» WHAT THIS EXERCISE ASKS
(1) Can you condense the paragraph of the patch message that begins "This syscall allows for the retrieval" into a shorter version that keeps its main facts?
(2) Will you reproduce the patch message text between "On 2019-12-20, Sargun" and "a privileged port.", inclusive?

» SOURCE EXCERPT

(begin)

Re: [PATCH v5 2/3] pid: Introduce pidfd_getfd syscall

From: Aleksa Sarai
Date: Fri Dec 20 2019 - 19:28:15 EST


On 2019-12-20, Sargun Dhillon <sargun@xxxxxxxxx> wrote:
> This syscall allows for the retrieval of file descriptors from other
> processes, based on their pidfd. This is possible using ptrace, and
> injection of parasitic code along with using SCM_RIGHTS to move
> file descriptors between a tracee and a tracer. Unfortunately, ptrace
> comes with a high cost of requiring the process to be stopped, and
> breaks debuggers. This does not require stopping the process under
> manipulation.
>
> One reason to use this is to allow sandboxers to take actions on file
> descriptors on the behalf of another process. For example, this can be
> combined with seccomp-bpf's user notification to do on-demand fd
> extraction and take privileged actions. For example, it can be used
> to bind a socket to a privileged port.
>
> /* prototype */
> /*
> * pidfd_getfd_options is an extensible struct which can have options
> * added to it. If options is NULL, size, and it will be ignored be
> * ignored, otherwise, size should be set to sizeof(*options). If
> * option is newer than the current kernel version, E2BIG will be
> * returned.
> */
> struct pidfd_getfd_options {};
> long pidfd_getfd(int pidfd, int fd, unsigned int flags,
> struct pidfd_getfd_options *options, size_t size);
>
> /* testing */
> Ran self-test suite on x86_64
>
> Signed-off-by: Sargun Dhillon <sargun@xxxxxxxxx>
> ---
> MAINTAINERS | 1 +
> arch/alpha/kernel/syscalls/syscall.tbl | 1 +
> arch/arm/tools/syscall.tbl | 1 +
> arch/arm64/include/asm/unistd.h | 2 +-
> arch/arm64/include/asm/unistd32.h | 2 +
> arch/ia64/kernel/syscalls/syscall.tbl | 1 +
> arch/m68k/kernel/syscalls/syscall.tbl | 1 +
> arch/microblaze/kernel/syscalls/syscall.tbl | 1 +
> arch/mips/kernel/syscalls/syscall_n32.tbl | 1 +
> arch/mips/kernel/syscalls/syscall_n64.tbl | 1 +
> arch/mips/kernel/syscalls/syscall_o32.tbl | 1 +
> arch/parisc/kernel/syscalls/syscall.tbl | 1 +
> arch/powerpc/kernel/syscalls/syscall.tbl | 1 +
> arch/s390/kernel/syscalls/syscall.tbl | 1 +
> arch/sh/kernel/syscalls/syscall.tbl | 1 +
> arch/sparc/kernel/syscalls/syscall.tbl | 1 +
> arch/x86/entry/syscalls/syscall_32.tbl | 1 +
> arch/x86/entry/syscalls/syscall_64.tbl | 1 +
> arch/xtensa/kernel/syscalls/syscall.tbl | 1 +
> include/linux/syscalls.h | 4 +
> include/uapi/asm-generic/unistd.h | 3 +-
> include/uapi/linux/pidfd.h | 10 ++
> kernel/pid.c | 115 ++++++++++++++++++++
> 23 files changed, 151 insertions(+), 2 deletions(-)

(end)

» DATA SECTION

(begin)

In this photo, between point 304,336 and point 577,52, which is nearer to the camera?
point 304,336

(end)

» RESPONSES BY TASK
(1) The syscall retrieves file descriptors from other processes using their pidfd. This can already be done with ptrace, injected parasitic code, and SCM_RIGHTS to move descriptors from tracee to tracer. However, ptrace is costly because the process must be stopped, and it breaks debuggers. The new syscall does not require stopping the process being manipulated.

(2)
On 2019-12-20, Sargun Dhillon <sargun@xxxxxxxxx> wrote:
> This syscall allows for the retrieval of file descriptors from other
> processes, based on their pidfd. This is possible using ptrace, and
> injection of parasitic code along with using SCM_RIGHTS to move
> file descriptors between a tracee and a tracer. Unfortunately, ptrace
> comes with a high cost of requiring the process to be stopped, and
> breaks debuggers. This does not require stopping the process under
> manipulation.
>
> One reason to use this is to allow sandboxers to take actions on file
> descriptors on the behalf of another process. For example, this can be
> combined with seccomp-bpf's user notification to do on-demand fd
> extraction and take privileged actions. For example, it can be used
> to bind a socket to a privileged port.